“Musica distante” di Emanuele Trevi
Edito per la prima volta da Mondadori nel 1997, il saggio del critico e scrittore Emanuele Trevi, Musica distante. Meditazioni sulle virtù, è stato recentemente ristampato da Ponte alle Grazie.
«Può la grande letteratura aiutarci a vedere l’invisibile?», recita il sottotitolo e queste pagine, da sorseggiare delicatamente come una pozione magica, sono un tesoro - spiega bene Trevi nella Prefazione alla nuova edizione - «una specie di museo privato, un catalogo di illuminazioni, la mappa di un paese impossibile, dove le forme del paesaggio sono decise dai passi di chi cammina». Pagine straordinarie di letteratura che il lettore rileggerà con altri occhi o scoprirà con stupore per la prima volta. L’indice del libro riprende il sistema delle virtù del mondo cristiano, teologali (fede, speranza, carità) e cardinali (prudenza, giustizia, fortezza e temperanza), il cui declino semantico le ha private del loro significato originario, che Trevi illumina con grande sapienza e con prosa raffinata e matura.

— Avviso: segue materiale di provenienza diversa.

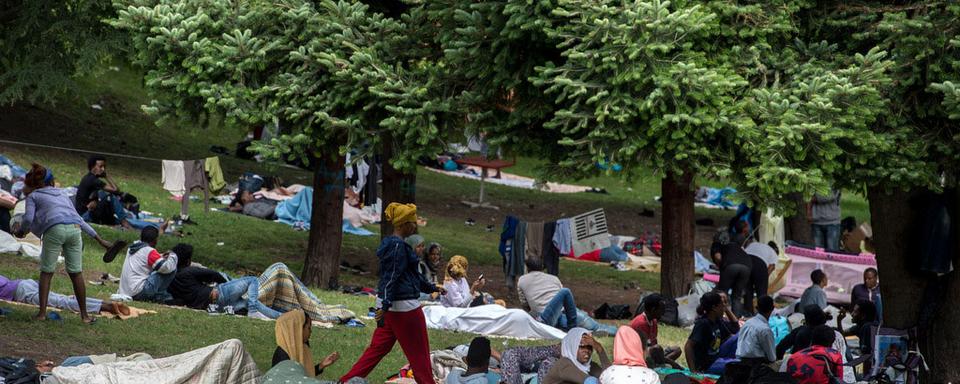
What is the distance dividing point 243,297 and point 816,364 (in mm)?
5943

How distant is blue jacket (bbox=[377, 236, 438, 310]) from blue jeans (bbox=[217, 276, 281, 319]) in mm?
3997

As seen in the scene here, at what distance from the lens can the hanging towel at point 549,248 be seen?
58.7 feet

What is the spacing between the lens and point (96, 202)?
17.8 meters

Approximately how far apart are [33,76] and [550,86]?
12636mm

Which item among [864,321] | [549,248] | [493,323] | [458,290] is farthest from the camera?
[549,248]

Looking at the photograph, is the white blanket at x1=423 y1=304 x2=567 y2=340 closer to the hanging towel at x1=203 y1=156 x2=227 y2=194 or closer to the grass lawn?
the grass lawn

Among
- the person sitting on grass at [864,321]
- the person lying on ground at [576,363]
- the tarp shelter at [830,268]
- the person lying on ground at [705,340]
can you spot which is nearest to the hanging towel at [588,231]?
the tarp shelter at [830,268]

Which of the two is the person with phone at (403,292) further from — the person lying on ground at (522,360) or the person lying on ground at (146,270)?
the person lying on ground at (146,270)

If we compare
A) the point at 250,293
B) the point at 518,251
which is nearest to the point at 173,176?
the point at 518,251

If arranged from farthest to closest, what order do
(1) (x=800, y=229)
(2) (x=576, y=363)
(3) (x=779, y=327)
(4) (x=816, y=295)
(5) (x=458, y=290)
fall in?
(1) (x=800, y=229) → (4) (x=816, y=295) → (5) (x=458, y=290) → (3) (x=779, y=327) → (2) (x=576, y=363)

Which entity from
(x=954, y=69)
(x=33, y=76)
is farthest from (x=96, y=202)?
(x=954, y=69)

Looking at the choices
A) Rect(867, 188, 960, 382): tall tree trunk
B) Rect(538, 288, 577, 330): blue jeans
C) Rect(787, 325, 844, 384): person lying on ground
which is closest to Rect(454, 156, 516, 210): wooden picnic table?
Rect(538, 288, 577, 330): blue jeans

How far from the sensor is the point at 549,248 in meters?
18.0

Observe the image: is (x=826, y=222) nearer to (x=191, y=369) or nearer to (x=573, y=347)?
(x=573, y=347)
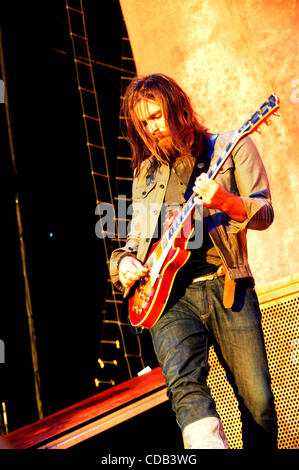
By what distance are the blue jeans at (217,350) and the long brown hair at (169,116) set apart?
63 centimetres

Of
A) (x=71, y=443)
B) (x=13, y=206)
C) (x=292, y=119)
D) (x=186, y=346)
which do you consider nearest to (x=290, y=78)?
Answer: (x=292, y=119)

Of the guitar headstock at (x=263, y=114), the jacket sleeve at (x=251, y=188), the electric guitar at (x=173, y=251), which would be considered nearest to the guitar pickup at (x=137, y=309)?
the electric guitar at (x=173, y=251)

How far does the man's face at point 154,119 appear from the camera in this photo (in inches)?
100

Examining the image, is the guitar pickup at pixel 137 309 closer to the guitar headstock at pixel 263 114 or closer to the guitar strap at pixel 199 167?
the guitar strap at pixel 199 167

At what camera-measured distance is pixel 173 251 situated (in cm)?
234

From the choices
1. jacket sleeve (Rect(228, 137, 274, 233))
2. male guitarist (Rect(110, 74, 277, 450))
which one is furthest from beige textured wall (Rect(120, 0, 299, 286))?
jacket sleeve (Rect(228, 137, 274, 233))

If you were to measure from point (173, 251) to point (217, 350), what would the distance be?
1.57ft

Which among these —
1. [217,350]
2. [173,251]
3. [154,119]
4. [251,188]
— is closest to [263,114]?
[251,188]

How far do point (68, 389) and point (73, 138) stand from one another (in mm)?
3167

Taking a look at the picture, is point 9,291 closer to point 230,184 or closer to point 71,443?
point 71,443

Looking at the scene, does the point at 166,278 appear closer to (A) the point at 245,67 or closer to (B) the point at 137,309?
(B) the point at 137,309

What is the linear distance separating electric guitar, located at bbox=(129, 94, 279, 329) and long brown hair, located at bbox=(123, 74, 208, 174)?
289 millimetres

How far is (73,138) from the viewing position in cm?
708
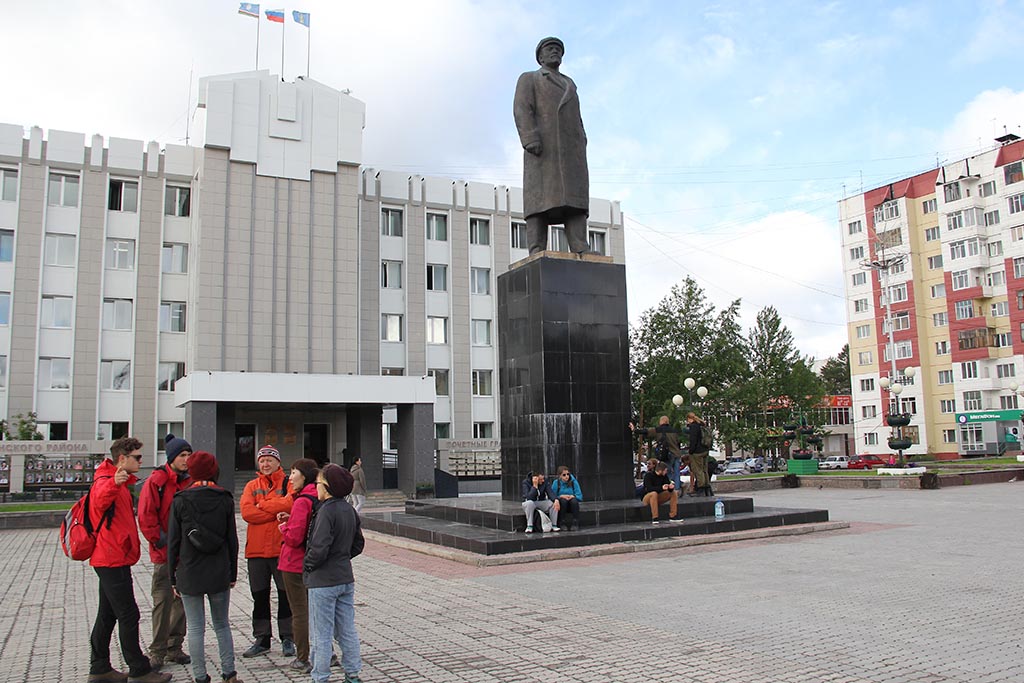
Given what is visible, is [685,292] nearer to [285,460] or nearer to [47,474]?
[285,460]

Il modello è costituito dalle Lezioni americane di Italo Calvino, con il loro dedalo di citazioni e rimandi: «si tratta di incamminarsi in quella terra di nessuno […] nella quale il desiderio della bellezza e l’esigenza della giustizia inducono a ridefinire senza tregua i confini dell’identità […]. È a lettori incamminati in questa stessa direzione, e solo a loro, che questo libro si augura di finire in mano, strada facendo».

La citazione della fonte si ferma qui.